■ What is expected
Rewrite every line of the rows below as a Markdown table with the columns "No" and "Text". Number the lines in "No" and put each line in "Text", skipping blank lines and leaving out the pictures.
:: Raw data
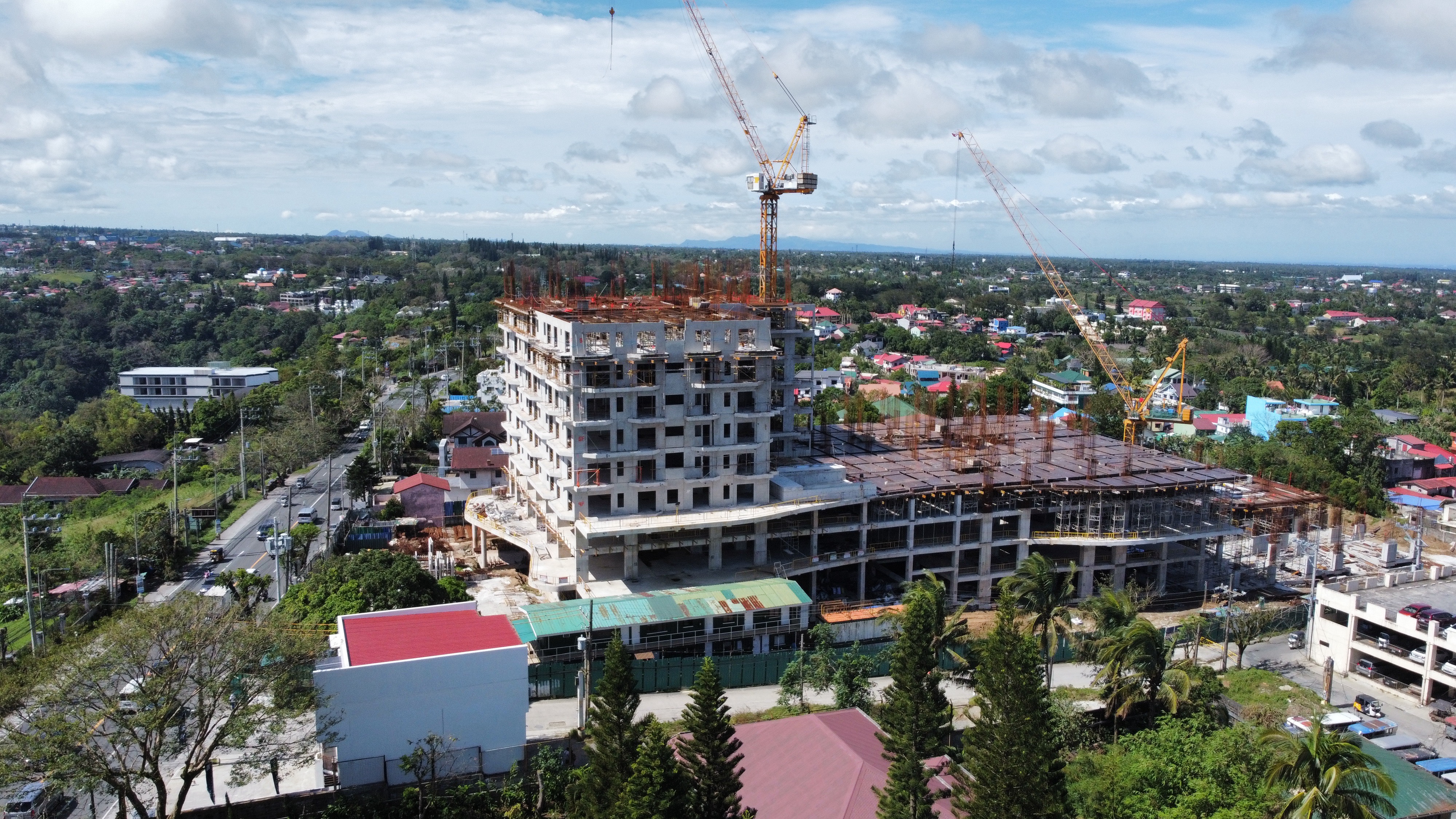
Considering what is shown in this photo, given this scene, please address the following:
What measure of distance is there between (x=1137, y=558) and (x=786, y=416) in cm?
2153

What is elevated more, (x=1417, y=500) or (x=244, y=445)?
(x=244, y=445)

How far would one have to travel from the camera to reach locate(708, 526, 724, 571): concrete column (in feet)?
169

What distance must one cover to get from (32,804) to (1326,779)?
3634 cm

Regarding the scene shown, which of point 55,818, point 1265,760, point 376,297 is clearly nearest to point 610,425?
point 55,818

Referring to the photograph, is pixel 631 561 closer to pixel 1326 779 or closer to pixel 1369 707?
pixel 1326 779

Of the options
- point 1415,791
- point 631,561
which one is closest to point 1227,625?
point 1415,791

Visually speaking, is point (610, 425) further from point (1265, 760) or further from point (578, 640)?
point (1265, 760)

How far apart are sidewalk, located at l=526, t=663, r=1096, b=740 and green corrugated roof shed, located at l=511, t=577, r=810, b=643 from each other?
125 inches

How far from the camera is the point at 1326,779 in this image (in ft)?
83.4

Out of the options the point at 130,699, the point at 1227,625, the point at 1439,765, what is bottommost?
the point at 1439,765

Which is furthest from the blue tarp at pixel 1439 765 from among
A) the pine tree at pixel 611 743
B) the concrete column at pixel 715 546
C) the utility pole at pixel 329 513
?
the utility pole at pixel 329 513

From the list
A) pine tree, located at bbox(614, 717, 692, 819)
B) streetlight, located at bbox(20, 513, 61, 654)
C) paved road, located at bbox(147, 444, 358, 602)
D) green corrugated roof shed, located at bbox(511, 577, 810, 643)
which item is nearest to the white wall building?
green corrugated roof shed, located at bbox(511, 577, 810, 643)

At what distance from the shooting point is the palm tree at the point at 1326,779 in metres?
25.1

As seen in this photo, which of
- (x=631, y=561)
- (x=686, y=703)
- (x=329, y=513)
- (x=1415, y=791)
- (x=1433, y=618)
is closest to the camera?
(x=1415, y=791)
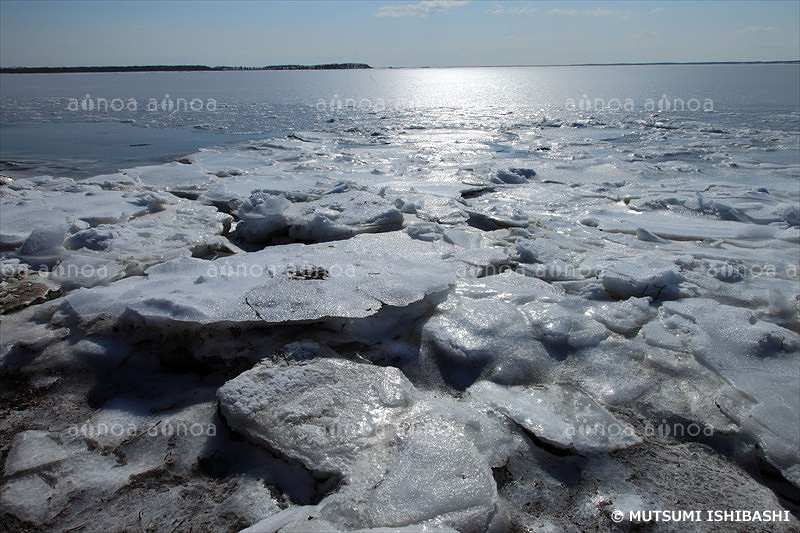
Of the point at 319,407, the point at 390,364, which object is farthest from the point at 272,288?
the point at 319,407

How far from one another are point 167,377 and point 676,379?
7.12 feet

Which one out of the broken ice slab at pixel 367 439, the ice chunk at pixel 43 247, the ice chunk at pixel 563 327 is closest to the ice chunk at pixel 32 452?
the broken ice slab at pixel 367 439

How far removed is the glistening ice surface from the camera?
61.4 inches

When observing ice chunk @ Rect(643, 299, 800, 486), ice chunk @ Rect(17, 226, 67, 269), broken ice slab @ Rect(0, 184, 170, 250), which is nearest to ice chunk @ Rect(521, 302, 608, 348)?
ice chunk @ Rect(643, 299, 800, 486)

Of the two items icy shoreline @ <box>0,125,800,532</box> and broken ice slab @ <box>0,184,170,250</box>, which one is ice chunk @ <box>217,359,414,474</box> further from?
broken ice slab @ <box>0,184,170,250</box>

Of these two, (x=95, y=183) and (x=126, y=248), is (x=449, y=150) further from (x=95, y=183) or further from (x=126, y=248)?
(x=126, y=248)

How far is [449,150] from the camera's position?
26.6 ft

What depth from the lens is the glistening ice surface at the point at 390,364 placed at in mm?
1560

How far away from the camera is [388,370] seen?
6.85 ft

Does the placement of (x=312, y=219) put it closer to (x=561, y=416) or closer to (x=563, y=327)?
(x=563, y=327)

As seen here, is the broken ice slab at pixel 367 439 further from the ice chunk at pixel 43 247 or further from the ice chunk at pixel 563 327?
the ice chunk at pixel 43 247

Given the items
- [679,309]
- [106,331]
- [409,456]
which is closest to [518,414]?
[409,456]

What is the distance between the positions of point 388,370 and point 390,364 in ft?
0.36

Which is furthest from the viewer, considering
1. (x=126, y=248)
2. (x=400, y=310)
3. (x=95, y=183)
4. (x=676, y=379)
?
(x=95, y=183)
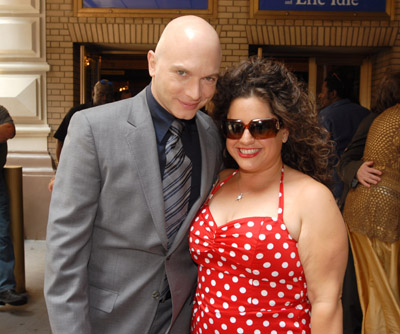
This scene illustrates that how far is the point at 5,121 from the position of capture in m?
4.93

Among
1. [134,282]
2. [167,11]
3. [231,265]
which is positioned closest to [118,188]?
[134,282]

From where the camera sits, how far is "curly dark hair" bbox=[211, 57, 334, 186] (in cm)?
198

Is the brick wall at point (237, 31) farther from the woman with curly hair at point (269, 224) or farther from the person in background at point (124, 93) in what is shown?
the woman with curly hair at point (269, 224)

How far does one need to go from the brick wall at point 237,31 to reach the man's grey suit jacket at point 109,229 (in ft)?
16.5

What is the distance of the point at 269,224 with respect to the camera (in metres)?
1.84

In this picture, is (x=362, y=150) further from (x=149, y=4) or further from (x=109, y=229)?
(x=149, y=4)

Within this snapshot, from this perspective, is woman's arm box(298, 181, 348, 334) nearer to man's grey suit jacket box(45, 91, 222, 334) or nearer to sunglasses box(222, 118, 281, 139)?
sunglasses box(222, 118, 281, 139)

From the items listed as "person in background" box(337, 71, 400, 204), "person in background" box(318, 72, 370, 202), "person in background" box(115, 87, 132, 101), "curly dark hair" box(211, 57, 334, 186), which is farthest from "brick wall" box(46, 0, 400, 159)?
"curly dark hair" box(211, 57, 334, 186)

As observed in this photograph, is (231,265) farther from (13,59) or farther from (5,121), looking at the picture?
(13,59)

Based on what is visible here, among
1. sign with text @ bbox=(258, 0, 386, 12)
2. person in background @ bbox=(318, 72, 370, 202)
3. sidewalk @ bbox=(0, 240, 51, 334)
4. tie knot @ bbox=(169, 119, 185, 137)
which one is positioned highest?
sign with text @ bbox=(258, 0, 386, 12)

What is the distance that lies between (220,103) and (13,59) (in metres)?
5.67

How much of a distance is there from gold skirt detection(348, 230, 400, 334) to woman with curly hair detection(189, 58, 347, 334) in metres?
1.78

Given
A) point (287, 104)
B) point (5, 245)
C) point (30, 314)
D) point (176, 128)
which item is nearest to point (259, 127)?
point (287, 104)

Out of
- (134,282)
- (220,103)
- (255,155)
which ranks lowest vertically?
(134,282)
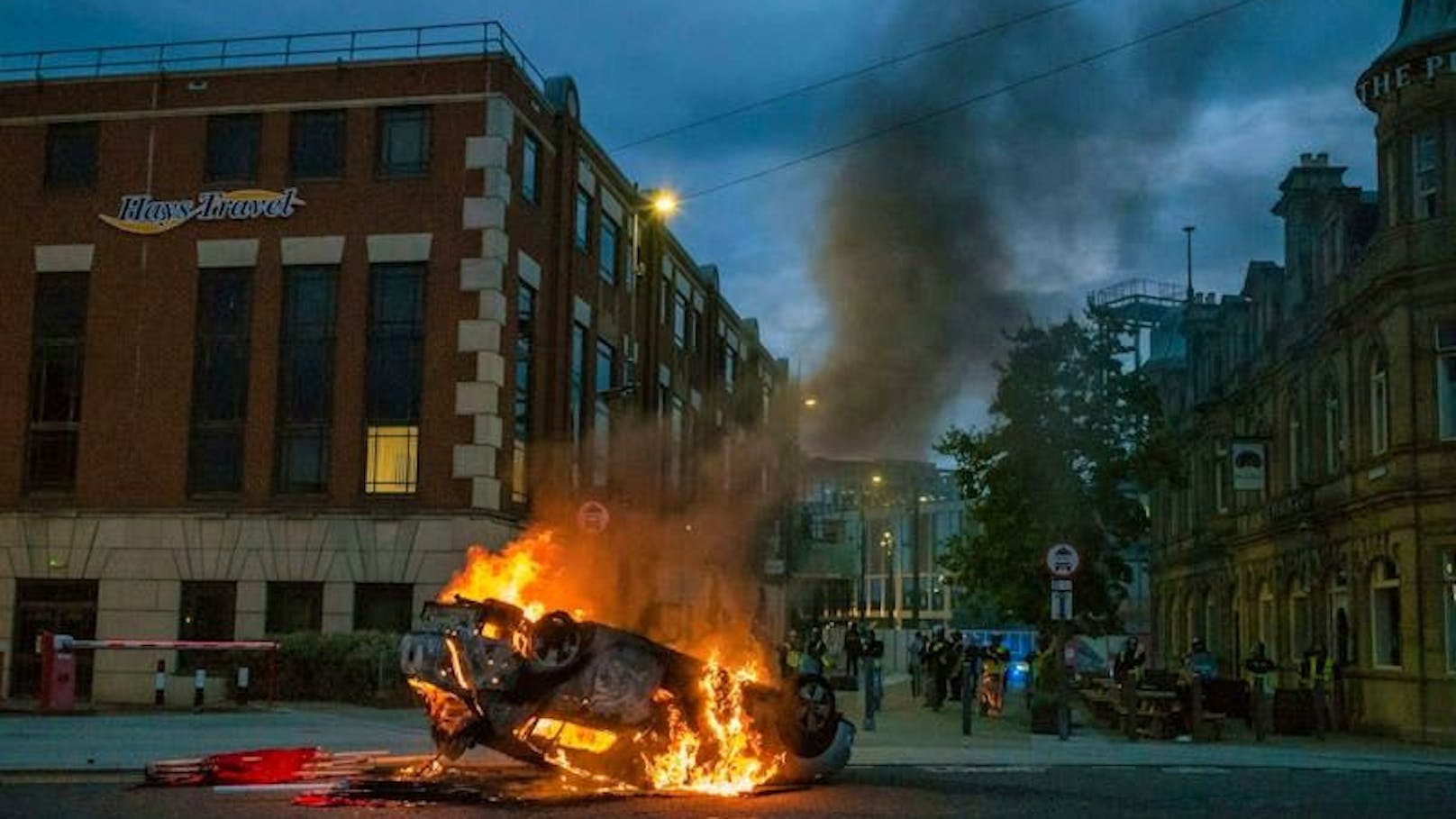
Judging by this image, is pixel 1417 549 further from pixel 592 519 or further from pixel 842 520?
pixel 592 519

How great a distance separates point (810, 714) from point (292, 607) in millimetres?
16952

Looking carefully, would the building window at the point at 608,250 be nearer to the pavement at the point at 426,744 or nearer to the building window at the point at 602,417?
the building window at the point at 602,417

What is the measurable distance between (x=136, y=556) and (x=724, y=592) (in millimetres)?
12034

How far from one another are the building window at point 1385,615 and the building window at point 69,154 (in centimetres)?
2644

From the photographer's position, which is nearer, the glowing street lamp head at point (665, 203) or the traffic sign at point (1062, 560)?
the traffic sign at point (1062, 560)

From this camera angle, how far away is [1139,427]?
29.2 metres

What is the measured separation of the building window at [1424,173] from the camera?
24.2 m

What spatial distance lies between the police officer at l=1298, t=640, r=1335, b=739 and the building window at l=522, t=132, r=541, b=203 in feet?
59.1

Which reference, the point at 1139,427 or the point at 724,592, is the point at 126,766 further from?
the point at 1139,427

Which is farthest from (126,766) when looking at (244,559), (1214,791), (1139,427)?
(1139,427)

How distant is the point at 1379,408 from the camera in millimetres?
25672

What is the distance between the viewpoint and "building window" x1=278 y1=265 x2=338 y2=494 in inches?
1138

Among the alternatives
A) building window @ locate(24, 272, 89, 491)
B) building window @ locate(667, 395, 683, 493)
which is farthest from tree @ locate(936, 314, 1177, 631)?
building window @ locate(24, 272, 89, 491)

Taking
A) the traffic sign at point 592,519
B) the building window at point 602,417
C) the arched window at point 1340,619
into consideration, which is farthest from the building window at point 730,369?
the traffic sign at point 592,519
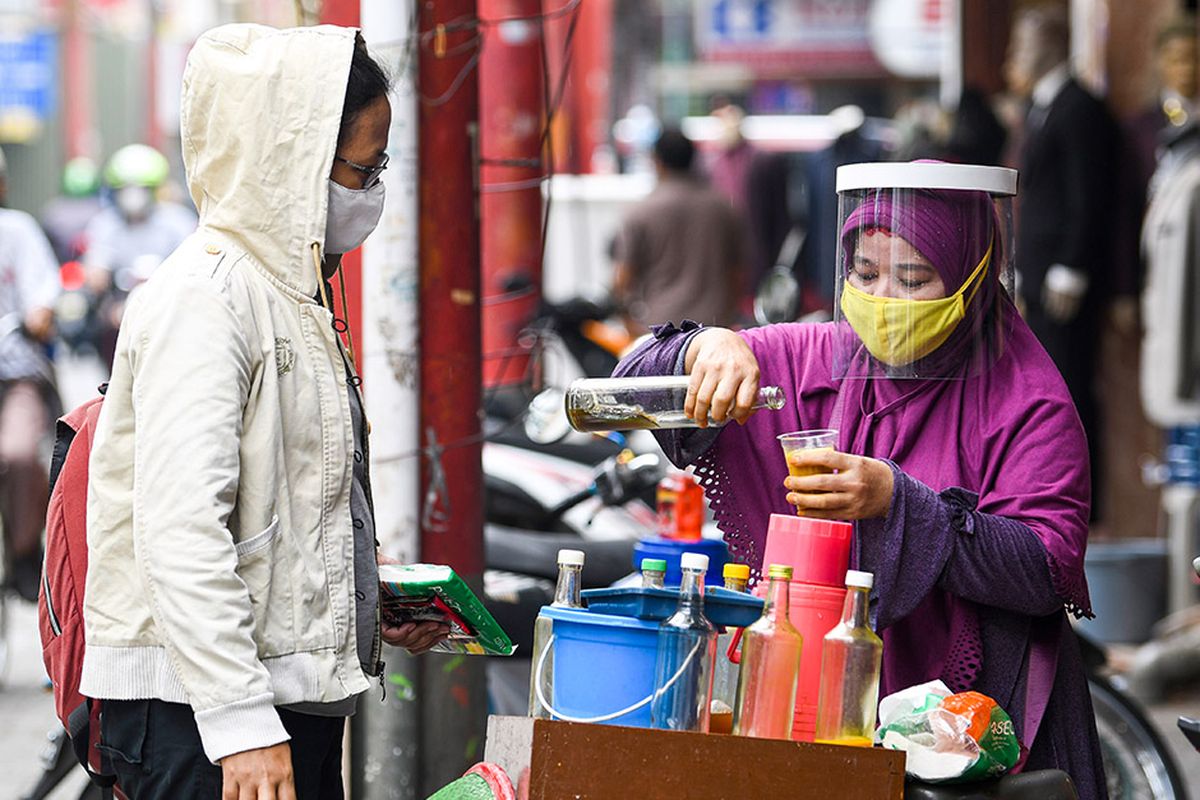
::::
■ Solution for this task
| No | Text |
|---|---|
| 1 | Considering what is shown in this photo, given this scene, please address the following: |
| 2 | What measure of distance is there between (x=1137, y=558) and (x=786, y=416) in cm? |
| 3 | 2153 |
| 4 | What is elevated more, (x=1417, y=500) or (x=244, y=445)? |
| 5 | (x=244, y=445) |
| 6 | How far would one have to travel from the camera to reach locate(708, 526, 724, 571): concrete column (in feet)? |
| 7 | 169 |
| 8 | What distance must one cover to get from (32,804) to (1326,779)? |
| 9 | 3634 cm |
| 10 | Regarding the scene shown, which of point 55,818, point 1265,760, point 376,297 is clearly nearest to point 610,425? |
| 11 | point 55,818 |
| 12 | Referring to the photograph, is pixel 631 561 closer to pixel 1326 779 or closer to pixel 1369 707? |
| 13 | pixel 1326 779 |
| 14 | Of the options |
| 15 | - point 1415,791 |
| 16 | - point 631,561 |
| 17 | which one is closest to point 1227,625? |
| 18 | point 1415,791 |
| 19 | Visually speaking, is point (610, 425) further from point (1265, 760) or further from point (578, 640)? |
| 20 | point (1265, 760) |
| 21 | How far apart are sidewalk, located at l=526, t=663, r=1096, b=740 and green corrugated roof shed, located at l=511, t=577, r=810, b=643 from each other? |
| 22 | 125 inches |
| 23 | How far from the camera is the point at 1326,779 in this image (in ft)? |
| 24 | 83.4 |
| 25 | Out of the options the point at 130,699, the point at 1227,625, the point at 1439,765, what is bottommost? |
| 26 | the point at 1439,765 |
| 27 | Which is furthest from the blue tarp at pixel 1439 765 from among |
| 28 | A) the pine tree at pixel 611 743 |
| 29 | B) the concrete column at pixel 715 546 |
| 30 | C) the utility pole at pixel 329 513 |
| 31 | ? |
| 32 | the utility pole at pixel 329 513 |
| 33 | From the list |
| 34 | A) pine tree, located at bbox(614, 717, 692, 819) |
| 35 | B) streetlight, located at bbox(20, 513, 61, 654) |
| 36 | C) paved road, located at bbox(147, 444, 358, 602) |
| 37 | D) green corrugated roof shed, located at bbox(511, 577, 810, 643) |
| 38 | which item is nearest to the white wall building? |
| 39 | green corrugated roof shed, located at bbox(511, 577, 810, 643) |
| 40 | At what distance from the shooting point is the palm tree at the point at 1326,779 in metres? |
| 41 | 25.1 |
| 42 | As seen in this photo, which of |
| 43 | - (x=631, y=561) |
| 44 | - (x=686, y=703) |
| 45 | - (x=329, y=513) |
| 46 | - (x=1415, y=791) |
| 47 | - (x=1433, y=618) |
| 48 | is closest to the camera? |
| 49 | (x=1415, y=791) |
| 50 | Of the point at 319,407, the point at 390,364, which object is farthest from the point at 272,288? |
| 51 | the point at 319,407 |
| 52 | How far from one another are point 167,377 and point 676,379? |
| 53 | 7.12 feet |
| 54 | Which one out of the broken ice slab at pixel 367 439, the ice chunk at pixel 43 247, the ice chunk at pixel 563 327 is closest to the ice chunk at pixel 32 452? |
| 55 | the broken ice slab at pixel 367 439 |
| 56 | How far removed is the glistening ice surface from the camera? |
| 57 | 61.4 inches |
| 58 | When observing ice chunk @ Rect(643, 299, 800, 486), ice chunk @ Rect(17, 226, 67, 269), broken ice slab @ Rect(0, 184, 170, 250), which is nearest to ice chunk @ Rect(521, 302, 608, 348)? |
| 59 | ice chunk @ Rect(643, 299, 800, 486) |
| 60 | Of the two items icy shoreline @ <box>0,125,800,532</box> and broken ice slab @ <box>0,184,170,250</box>, which one is ice chunk @ <box>217,359,414,474</box> further from? |
| 61 | broken ice slab @ <box>0,184,170,250</box> |
| 62 | Of these two, (x=95, y=183) and (x=126, y=248), is (x=449, y=150) further from (x=95, y=183) or further from (x=126, y=248)? |
| 63 | (x=126, y=248) |
| 64 | How far is [449,150] from the camera's position? |
| 65 | 26.6 ft |
| 66 | What depth from the lens is the glistening ice surface at the point at 390,364 placed at in mm? |
| 67 | 1560 |
| 68 | How far away from the camera is [388,370] seen? |
| 69 | 6.85 ft |
| 70 | Does the placement of (x=312, y=219) put it closer to (x=561, y=416) or closer to (x=563, y=327)? |
| 71 | (x=563, y=327) |
| 72 | As seen here, is the broken ice slab at pixel 367 439 further from the ice chunk at pixel 43 247 or further from the ice chunk at pixel 563 327? |
| 73 | the ice chunk at pixel 43 247 |
| 74 | Given the items |
| 75 | - [679,309] |
| 76 | - [106,331] |
| 77 | - [409,456] |
| 78 | which is closest to [518,414]? |
| 79 | [409,456] |
| 80 | What is the distance between the positions of point 388,370 and point 390,364 in ft? |
| 81 | 0.36 |
| 82 | Which is furthest from the viewer, considering |
| 83 | 1. (x=126, y=248) |
| 84 | 2. (x=400, y=310) |
| 85 | 3. (x=95, y=183) |
| 86 | 4. (x=676, y=379) |
| 87 | ? |
| 88 | (x=95, y=183) |
| 89 | This scene illustrates that how far is the point at 5,121 from the position of capture in m? |
| 90 | 4.93 |
| 91 | Among |
| 92 | 1. [134,282] |
| 93 | 2. [167,11] |
| 94 | 3. [231,265] |
| 95 | which is positioned closest to [118,188]? |
| 96 | [134,282] |
| 97 | From where the camera sits, how far is "curly dark hair" bbox=[211, 57, 334, 186] (in cm)? |
| 98 | 198 |
| 99 | Is the brick wall at point (237, 31) farther from the woman with curly hair at point (269, 224) or farther from the person in background at point (124, 93) in what is shown? |
| 100 | the woman with curly hair at point (269, 224) |
| 101 | How far does one need to go from the brick wall at point 237,31 to reach the man's grey suit jacket at point 109,229 (in ft)? |
| 102 | 16.5 |
| 103 | What is the distance of the point at 269,224 with respect to the camera (in metres)? |
| 104 | 1.84 |
| 105 | In this picture, is (x=362, y=150) further from (x=149, y=4) or further from (x=109, y=229)? |
| 106 | (x=149, y=4) |
| 107 | Within this snapshot, from this perspective, is woman's arm box(298, 181, 348, 334) nearer to man's grey suit jacket box(45, 91, 222, 334) or nearer to sunglasses box(222, 118, 281, 139)? |
| 108 | sunglasses box(222, 118, 281, 139) |
| 109 | From the items listed as "person in background" box(337, 71, 400, 204), "person in background" box(318, 72, 370, 202), "person in background" box(115, 87, 132, 101), "curly dark hair" box(211, 57, 334, 186), which is farthest from "brick wall" box(46, 0, 400, 159)? |
| 110 | "curly dark hair" box(211, 57, 334, 186) |
| 111 | As observed in this photograph, is (231,265) farther from (13,59) or farther from (5,121), looking at the picture? |
| 112 | (13,59) |
| 113 | Based on what is visible here, among |
| 114 | 1. sign with text @ bbox=(258, 0, 386, 12) |
| 115 | 2. person in background @ bbox=(318, 72, 370, 202) |
| 116 | 3. sidewalk @ bbox=(0, 240, 51, 334) |
| 117 | 4. tie knot @ bbox=(169, 119, 185, 137) |
| 118 | which one is positioned highest? |
| 119 | sign with text @ bbox=(258, 0, 386, 12) |
| 120 | What is the distance that lies between (220,103) and (13,59) (in metres)? |
| 121 | 5.67 |
| 122 | How much of a distance is there from gold skirt detection(348, 230, 400, 334) to woman with curly hair detection(189, 58, 347, 334) in metres? |
| 123 | 1.78 |
| 124 | Given |
| 125 | A) point (287, 104) |
| 126 | B) point (5, 245) |
| 127 | C) point (30, 314) |
| 128 | D) point (176, 128) |
| 129 | which item is nearest to point (259, 127)? |
| 130 | point (287, 104) |
| 131 | Out of |
| 132 | - (134,282) |
| 133 | - (220,103) |
| 134 | - (255,155) |
| 135 | which ranks lowest vertically? |
| 136 | (134,282) |
| 137 | Judging by this image, is pixel 1417 549 further from pixel 592 519 or further from pixel 842 520? |
| 138 | pixel 592 519 |
| 139 | How great a distance separates point (810, 714) from point (292, 607) in millimetres? |
| 140 | 16952 |
| 141 | Looking carefully, would the building window at the point at 608,250 be nearer to the pavement at the point at 426,744 or nearer to the building window at the point at 602,417? |
| 142 | the building window at the point at 602,417 |
| 143 | What is the measurable distance between (x=136, y=556) and (x=724, y=592) (in millimetres)? |
| 144 | 12034 |
| 145 | How far from one another are the building window at point 1385,615 and the building window at point 69,154 (in centimetres)? |
| 146 | 2644 |
| 147 | From the photographer's position, which is nearer, the glowing street lamp head at point (665, 203) or the traffic sign at point (1062, 560)? |
| 148 | the traffic sign at point (1062, 560) |
| 149 | From this camera angle, how far away is [1139,427]? |
| 150 | 29.2 metres |
| 151 | What is the measured separation of the building window at [1424,173] from the camera? |
| 152 | 24.2 m |
| 153 | What spatial distance lies between the police officer at l=1298, t=640, r=1335, b=739 and the building window at l=522, t=132, r=541, b=203 in feet? |
| 154 | 59.1 |
| 155 | Which reference, the point at 1139,427 or the point at 724,592, is the point at 126,766 further from? |
| 156 | the point at 1139,427 |
| 157 | Which is farthest from (126,766) when looking at (244,559), (1214,791), (1139,427)? |
| 158 | (1139,427) |
| 159 | How distant is the point at 1379,408 from the camera in millimetres? |
| 160 | 25672 |
| 161 | What is the distance between the viewpoint and "building window" x1=278 y1=265 x2=338 y2=494 in inches? |
| 162 | 1138 |
| 163 | Among the alternatives |
| 164 | A) building window @ locate(24, 272, 89, 491) |
| 165 | B) building window @ locate(667, 395, 683, 493) |
| 166 | which is farthest from tree @ locate(936, 314, 1177, 631)? |
| 167 | building window @ locate(24, 272, 89, 491) |
| 168 | Taking |
| 169 | A) the traffic sign at point 592,519 |
| 170 | B) the building window at point 602,417 |
| 171 | C) the arched window at point 1340,619 |
| 172 | into consideration, which is farthest from the building window at point 730,369? |
| 173 | the traffic sign at point 592,519 |